Kristen Bell shares her thoughts on telling kids “It’s OK!” and why she believes we shouldn’t dismiss their feelings so easily.
Kristin Bell and her husband, Dax Shepard, are raising two young daughters, 4-year-old Lincoln and 2-year-old Delta.
In an interview with Today to promote Neutrogena, the actress noted that she’s always hungry for advice about raising kids and new perspectives from other parents to help inform her own decisions.
“I am a parent that actually loves to hear advice from other mothers,” she said. “I don’t care if your filter is judgmental or altruistic — I still want to hear it because it may be valuable to me.”
Kristen shares an example of her parenting style, “I stopped saying, ‘It’s OK,’ to anything in their lives,” she explained.
“My older daughter gets embarrassed a lot, and I don’t say, ‘It’s OK. It’s OK.’ I simply sit next to her and I say, ‘Do you feel embarrassed?’ And she’ll say, ‘Yes.’ And I say, ‘I feel embarrassed, too, sometimes.

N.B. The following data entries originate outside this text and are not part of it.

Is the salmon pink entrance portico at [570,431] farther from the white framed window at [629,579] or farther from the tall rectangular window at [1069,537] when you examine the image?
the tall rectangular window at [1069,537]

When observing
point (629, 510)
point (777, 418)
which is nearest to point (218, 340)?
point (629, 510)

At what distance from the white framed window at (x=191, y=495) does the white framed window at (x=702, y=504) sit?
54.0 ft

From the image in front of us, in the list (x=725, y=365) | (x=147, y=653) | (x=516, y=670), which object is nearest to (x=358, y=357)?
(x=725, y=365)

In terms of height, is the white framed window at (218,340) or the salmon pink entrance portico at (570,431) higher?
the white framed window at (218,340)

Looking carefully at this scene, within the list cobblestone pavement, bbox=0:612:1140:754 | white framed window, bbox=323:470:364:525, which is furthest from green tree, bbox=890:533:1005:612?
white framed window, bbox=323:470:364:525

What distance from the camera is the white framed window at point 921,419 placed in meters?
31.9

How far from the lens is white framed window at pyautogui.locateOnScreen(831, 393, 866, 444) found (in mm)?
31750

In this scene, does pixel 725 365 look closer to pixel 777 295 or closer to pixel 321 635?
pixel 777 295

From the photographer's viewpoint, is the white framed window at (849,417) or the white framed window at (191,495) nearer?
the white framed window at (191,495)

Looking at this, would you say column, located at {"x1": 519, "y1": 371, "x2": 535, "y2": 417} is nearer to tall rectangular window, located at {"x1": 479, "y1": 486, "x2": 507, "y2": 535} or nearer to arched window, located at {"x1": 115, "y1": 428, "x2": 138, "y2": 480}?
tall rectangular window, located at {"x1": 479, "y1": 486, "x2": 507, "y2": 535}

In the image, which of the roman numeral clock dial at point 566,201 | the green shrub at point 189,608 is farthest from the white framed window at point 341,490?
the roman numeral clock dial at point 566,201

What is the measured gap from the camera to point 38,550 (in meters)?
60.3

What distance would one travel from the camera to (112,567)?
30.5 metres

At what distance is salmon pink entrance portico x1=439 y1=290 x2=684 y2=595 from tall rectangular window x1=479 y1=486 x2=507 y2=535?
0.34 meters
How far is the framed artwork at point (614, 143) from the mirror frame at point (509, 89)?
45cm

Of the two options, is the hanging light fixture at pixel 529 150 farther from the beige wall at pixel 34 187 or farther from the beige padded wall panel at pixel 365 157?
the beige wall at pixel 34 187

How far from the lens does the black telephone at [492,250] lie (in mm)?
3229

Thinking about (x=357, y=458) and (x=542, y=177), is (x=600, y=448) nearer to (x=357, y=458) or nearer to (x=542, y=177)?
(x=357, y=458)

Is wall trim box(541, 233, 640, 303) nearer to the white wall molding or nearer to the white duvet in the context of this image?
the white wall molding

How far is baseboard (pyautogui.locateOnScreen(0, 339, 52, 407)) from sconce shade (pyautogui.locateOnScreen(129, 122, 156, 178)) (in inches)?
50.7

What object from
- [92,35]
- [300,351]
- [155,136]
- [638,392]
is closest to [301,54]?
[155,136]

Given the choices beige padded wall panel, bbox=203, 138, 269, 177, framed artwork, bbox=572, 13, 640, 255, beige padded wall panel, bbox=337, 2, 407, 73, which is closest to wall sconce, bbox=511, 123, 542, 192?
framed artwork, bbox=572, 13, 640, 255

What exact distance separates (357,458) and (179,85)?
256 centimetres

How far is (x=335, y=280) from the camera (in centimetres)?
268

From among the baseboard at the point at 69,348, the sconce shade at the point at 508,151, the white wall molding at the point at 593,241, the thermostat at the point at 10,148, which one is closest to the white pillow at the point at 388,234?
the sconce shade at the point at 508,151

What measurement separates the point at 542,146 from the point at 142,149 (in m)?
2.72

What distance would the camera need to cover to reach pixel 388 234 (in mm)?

“Sometimes I trip and I feel embarrassed or I break a bowl and I feel embarrassed. I used to feel embarrassed a lot more as a kid, but as you become an adult, some of that stuff goes away.’”
“I think saying, ‘It’s OK,’ all the time doesn’t do anyone any favors. It just makes them subconsciously think that they’re not supposed to be having those feelings,” she noted.
“We tell them to have any feelings — even if it’s a tantrum and they’re screaming and crying,” the actress added. “I say, ‘You know what? You are allowed to be sad right now. You are allowed to be angry — that’s OK. But, you cannot be angry and sad in the middle of the living room while we’re having dinner. You’re welcome to go up to your bedroom and cry, but you’re not allowed to ruin everybody else’s evening because you’re having a tantrum.’”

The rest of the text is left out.